What you need to do: Working from the line that contains "Is point (451, 239)" down to the last line below, repeat each line exactly.

Dataset rows

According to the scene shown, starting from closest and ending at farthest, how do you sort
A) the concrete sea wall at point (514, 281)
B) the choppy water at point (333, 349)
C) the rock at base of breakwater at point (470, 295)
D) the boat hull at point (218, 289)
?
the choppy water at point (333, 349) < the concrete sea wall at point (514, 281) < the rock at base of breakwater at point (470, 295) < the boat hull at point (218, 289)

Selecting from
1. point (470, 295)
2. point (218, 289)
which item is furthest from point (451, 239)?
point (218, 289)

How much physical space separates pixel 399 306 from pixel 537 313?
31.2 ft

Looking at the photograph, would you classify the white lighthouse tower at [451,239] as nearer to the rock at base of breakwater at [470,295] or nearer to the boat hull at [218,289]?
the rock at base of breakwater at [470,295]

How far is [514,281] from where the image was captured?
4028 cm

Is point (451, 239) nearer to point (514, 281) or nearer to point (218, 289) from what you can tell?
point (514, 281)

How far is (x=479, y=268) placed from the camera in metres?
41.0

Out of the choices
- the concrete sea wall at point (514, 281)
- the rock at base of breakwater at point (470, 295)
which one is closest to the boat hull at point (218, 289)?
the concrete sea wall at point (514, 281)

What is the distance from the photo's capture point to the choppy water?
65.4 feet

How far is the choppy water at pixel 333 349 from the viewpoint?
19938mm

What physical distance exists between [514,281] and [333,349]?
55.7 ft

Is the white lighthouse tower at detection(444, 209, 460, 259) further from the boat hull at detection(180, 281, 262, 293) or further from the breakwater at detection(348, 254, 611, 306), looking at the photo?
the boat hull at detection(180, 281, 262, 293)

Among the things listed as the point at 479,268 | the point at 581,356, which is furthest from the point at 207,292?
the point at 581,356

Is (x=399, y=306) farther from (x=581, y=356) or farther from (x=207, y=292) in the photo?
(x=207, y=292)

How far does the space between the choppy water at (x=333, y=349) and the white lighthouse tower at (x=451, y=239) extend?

The result:
Is point (451, 239) nearer to point (514, 281) or nearer to point (218, 289) from what you can tell?
point (514, 281)

How far is (x=479, y=268) placed from the camera in metres?
41.0

Out of the choices
- the concrete sea wall at point (514, 281)
- the rock at base of breakwater at point (470, 295)
which one is closest to the boat hull at point (218, 289)?
the concrete sea wall at point (514, 281)

What is the distance from the photo's capture point to the choppy water?
65.4 feet

How far is the choppy water at pixel 333 349 from the viewpoint?
19938mm

What physical distance exists between [514,281] and [333,349]?
55.7 ft

Is the white lighthouse tower at detection(444, 209, 460, 259) further from the boat hull at detection(180, 281, 262, 293) or further from the breakwater at detection(348, 254, 611, 306), looking at the photo?
the boat hull at detection(180, 281, 262, 293)

Among the things listed as the point at 479,268 | the point at 581,356, which is furthest from the point at 207,292?
the point at 581,356

Is (x=399, y=306) farther from (x=581, y=356) or farther from (x=207, y=292) in the photo?
(x=207, y=292)

How far does the space between the choppy water at (x=333, y=349) and the white lighthouse tower at (x=451, y=239) extend?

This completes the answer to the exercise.